Descrito assim, pode parecer caso de dia ensolarado, mais quente do que os anteriores, irreversível final do inverno. Ledo engano. Primeiro de abril não foi mais quente do que 30 de março. Talvez a média tenha ficado até um ou dois graus mais baixa. Sol, houve. Menos do que no dia anterior, mais do que no seguinte. O horário de verão já vige desde o dia 21. Oficialmente, já temos quase duas semanas de primavera. Lanço a pergunta: que raios, afinal, mudou tanto de segunda para terça-feira?

Resposta singela, mas verdadeira: o mês. Nada mais. Não há ato psicológico mais forte que arrancar uma página de calendário. Abril é quando se fica mais alegre e se vestem roupas mais leves, certo? Pois bem: alcançamos abril, então é hora de inverter o guarda-roupa. Se eu disser que o francês deixa a condução de sua vida, em muito vasta medida, a cargo de datas, horas e outras funções matemáticas, vai certamente parecer exagero. Mas afirmo que, se for, é por muito pouco. A metamorfose está aí que não me deixa mentir. A mudança do vestuário não aconteceu gradualmente, tampouco a do humor. Foi, literalmente, de um dia para o outro.

É a regra. O mesmo acontece, por exemplo, no início do inverno. Os imóveis que têm aquecimento central automático o ativam, todos, quase sem exceção, em 15 de outubro. Eis o dia em que se começa a sentir frio. E, de fato, é o dia em que os casacos aparecem. Pouco importa que esteja muito mais quente que no dia 14. O dia 14 não é o dia em que se começa a sentir frio. É o dia 15, esse sim. Eis o dia, repito. Ponto final.

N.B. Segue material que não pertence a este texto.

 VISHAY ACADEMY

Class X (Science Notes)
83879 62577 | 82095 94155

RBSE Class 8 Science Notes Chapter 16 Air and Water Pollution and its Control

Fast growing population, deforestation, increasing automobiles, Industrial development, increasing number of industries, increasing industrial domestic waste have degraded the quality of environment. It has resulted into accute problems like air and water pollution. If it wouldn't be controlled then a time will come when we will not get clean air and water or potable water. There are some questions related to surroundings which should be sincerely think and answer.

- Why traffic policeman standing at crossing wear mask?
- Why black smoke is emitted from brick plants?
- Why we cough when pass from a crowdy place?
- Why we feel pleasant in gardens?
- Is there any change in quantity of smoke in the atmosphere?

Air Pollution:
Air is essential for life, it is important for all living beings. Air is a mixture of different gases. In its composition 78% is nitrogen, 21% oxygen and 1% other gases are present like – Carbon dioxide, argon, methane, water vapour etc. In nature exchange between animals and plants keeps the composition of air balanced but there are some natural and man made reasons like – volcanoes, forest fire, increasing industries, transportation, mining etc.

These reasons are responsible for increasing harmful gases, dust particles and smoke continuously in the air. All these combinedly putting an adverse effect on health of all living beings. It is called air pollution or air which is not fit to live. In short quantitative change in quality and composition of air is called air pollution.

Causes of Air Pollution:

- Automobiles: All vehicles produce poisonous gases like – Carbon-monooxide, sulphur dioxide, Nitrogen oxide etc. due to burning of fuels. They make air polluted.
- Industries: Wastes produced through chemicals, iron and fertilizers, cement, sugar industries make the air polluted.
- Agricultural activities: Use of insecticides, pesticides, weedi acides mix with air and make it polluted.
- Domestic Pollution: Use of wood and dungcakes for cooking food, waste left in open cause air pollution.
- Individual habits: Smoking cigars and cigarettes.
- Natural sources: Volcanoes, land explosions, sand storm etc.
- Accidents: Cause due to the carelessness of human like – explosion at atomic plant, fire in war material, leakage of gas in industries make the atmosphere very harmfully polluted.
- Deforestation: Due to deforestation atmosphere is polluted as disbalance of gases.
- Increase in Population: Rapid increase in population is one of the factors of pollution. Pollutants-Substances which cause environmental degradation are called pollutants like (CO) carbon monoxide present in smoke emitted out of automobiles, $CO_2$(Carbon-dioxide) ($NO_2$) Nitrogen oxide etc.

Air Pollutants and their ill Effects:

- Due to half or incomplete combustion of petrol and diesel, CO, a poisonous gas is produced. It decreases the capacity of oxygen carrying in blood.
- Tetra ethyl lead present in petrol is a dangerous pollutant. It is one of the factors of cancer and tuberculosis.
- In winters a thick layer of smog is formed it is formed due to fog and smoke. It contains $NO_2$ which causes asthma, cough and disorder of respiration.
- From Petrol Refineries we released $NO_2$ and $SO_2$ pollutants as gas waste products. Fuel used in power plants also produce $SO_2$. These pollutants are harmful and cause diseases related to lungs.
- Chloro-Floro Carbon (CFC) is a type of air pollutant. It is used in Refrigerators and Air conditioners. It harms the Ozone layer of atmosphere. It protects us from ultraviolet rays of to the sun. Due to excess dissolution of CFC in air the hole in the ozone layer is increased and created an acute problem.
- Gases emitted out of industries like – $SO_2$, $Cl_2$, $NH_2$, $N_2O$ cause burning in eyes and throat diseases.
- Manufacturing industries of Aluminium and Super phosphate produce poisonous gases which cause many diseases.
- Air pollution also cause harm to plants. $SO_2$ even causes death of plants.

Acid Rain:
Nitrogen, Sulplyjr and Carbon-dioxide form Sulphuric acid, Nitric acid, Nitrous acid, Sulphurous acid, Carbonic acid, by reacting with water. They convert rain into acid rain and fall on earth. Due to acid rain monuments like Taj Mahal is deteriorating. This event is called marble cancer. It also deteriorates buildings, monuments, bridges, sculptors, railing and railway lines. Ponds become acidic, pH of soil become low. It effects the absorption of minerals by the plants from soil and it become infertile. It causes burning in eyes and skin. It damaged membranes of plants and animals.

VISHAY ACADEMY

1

Cheguei a desenvolver uma teoria sobre o Primeiro de Abril. Assim como é a data em que as roupas se tornam leves (sob o risco de tiritar, não nos esqueçamos), é também o momento de começar a demonstrar alguma alegria, de vez em quando. Os sorrisos guardados no fundo do armário podem sair, empoeirados e cobertos de um ligeiro bolor. Daí a idéia de instituir a data de zombaria sobre os outros, de ser maldoso, mentir, pregar peças. É mais um pretexto para dar risadas; afinal de contas, os europeus precisam de fortes incentivos para gargalhar e, quando o fazem, normalmente exageram. Ainda hei de publicar uma tese a respeito.

Quanto ao que há de extraordinário e acintosamente belo na primavera de Paris, especificamente em abril, prefiro me ater ao texto do ano passado e à música que, naquele momento, embalou meus dias.

Na semana que vem, os plátanos prometidos!

* Título plagiado da obra magistral de Karl Polanyi.